Another Reason to Avoid Corn In Pet Food

December 29, 2013

According to a recent harvest analysis by Alltech, a global animal health and nutrition company, “all of the corn and corn silage samples submitted during the 2013 harvest tested positive for multiple mycotoxins.” (www.wattagnet.com/PrintPage.aspx?id=165155)

This testing demonstrated a need for producers/farmers to create a program to monitor the effects of toxins on all animal species.

The contamination caused by mycotoxins in pet food presents serious health risks to our pets, because the grains they attack are commonly used in the commercial foods we purchase for our dogs and cats.  In fact, several outbreaks of mycotoxin in pet food have been reported in recent years.

In an MSNBC News Services report in 2006, it was reported that “most outbreaks of pet mycotoxicosis remain unpublished and involve the deaths of hundreds of animals.”

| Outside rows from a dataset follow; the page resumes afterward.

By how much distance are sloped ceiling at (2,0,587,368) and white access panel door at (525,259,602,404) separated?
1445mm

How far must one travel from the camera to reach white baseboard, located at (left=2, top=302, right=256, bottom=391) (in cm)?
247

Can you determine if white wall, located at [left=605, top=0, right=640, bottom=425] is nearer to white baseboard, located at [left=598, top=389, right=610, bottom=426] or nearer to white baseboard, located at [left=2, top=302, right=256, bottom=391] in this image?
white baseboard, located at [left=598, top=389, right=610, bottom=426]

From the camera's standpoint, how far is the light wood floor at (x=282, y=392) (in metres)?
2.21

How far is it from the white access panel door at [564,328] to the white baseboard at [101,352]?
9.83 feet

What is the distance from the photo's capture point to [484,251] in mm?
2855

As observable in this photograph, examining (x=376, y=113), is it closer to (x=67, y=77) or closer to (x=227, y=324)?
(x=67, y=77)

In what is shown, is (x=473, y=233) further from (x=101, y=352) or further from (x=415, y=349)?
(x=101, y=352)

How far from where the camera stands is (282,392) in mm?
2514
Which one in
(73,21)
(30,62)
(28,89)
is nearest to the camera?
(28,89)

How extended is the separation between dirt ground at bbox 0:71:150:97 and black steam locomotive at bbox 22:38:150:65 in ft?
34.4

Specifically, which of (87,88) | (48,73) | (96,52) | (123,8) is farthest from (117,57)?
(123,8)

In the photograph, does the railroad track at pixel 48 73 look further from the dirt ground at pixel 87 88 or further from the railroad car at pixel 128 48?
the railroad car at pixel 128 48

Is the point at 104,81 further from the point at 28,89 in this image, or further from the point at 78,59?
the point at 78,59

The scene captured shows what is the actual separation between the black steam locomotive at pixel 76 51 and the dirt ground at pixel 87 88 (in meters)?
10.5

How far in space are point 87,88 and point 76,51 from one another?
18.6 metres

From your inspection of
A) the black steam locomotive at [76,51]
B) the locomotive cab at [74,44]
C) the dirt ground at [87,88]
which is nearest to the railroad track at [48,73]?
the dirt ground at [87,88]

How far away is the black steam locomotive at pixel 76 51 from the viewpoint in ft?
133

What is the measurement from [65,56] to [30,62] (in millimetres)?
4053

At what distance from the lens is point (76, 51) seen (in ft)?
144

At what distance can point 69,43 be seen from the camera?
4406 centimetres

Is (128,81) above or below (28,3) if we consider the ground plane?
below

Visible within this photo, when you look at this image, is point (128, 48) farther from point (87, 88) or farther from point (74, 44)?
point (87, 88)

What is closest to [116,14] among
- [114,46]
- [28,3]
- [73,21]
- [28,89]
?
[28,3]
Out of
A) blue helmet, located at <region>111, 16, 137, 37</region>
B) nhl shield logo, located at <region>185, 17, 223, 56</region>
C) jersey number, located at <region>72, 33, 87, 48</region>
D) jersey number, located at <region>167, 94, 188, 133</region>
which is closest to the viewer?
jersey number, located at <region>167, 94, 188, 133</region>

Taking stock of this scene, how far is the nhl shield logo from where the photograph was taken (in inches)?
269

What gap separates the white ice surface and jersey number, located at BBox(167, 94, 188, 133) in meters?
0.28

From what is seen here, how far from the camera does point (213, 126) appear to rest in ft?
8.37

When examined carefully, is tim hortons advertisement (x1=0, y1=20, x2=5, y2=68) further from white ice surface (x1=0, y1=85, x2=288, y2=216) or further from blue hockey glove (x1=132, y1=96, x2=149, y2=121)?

“Mycotoxins are secondary fungal metabolites that exert toxic effects on animals and humans.”  These toxic secondary fungal metabolites pose a serious risk to humans and animals if cereal grains and animal feed become colonized by the fungi.

Mycotoxins grow on grains that are stored at warm temperatures with a lot of moisture present.  Proper care and storage could eliminate the problem.

Of the three main types of pet food – dry, canned and semi-moist – dry food is most likely to contain grains where mycotoxins can thrive.

Feed your pets as high a quality of food as your budget will allow, so that you are confident that it won’t be compromised by mycotoxins.  Always check the expiration date on dog or cat food and don’t give your pet outdated food.  When you get the food home, be sure to store it properly in sealed containers in the original bag to avoid any moisture getting into the food.

If you are still worried about the safety of your beloved pet’s food, choose a grain-free product that won’t contain any cereal grains.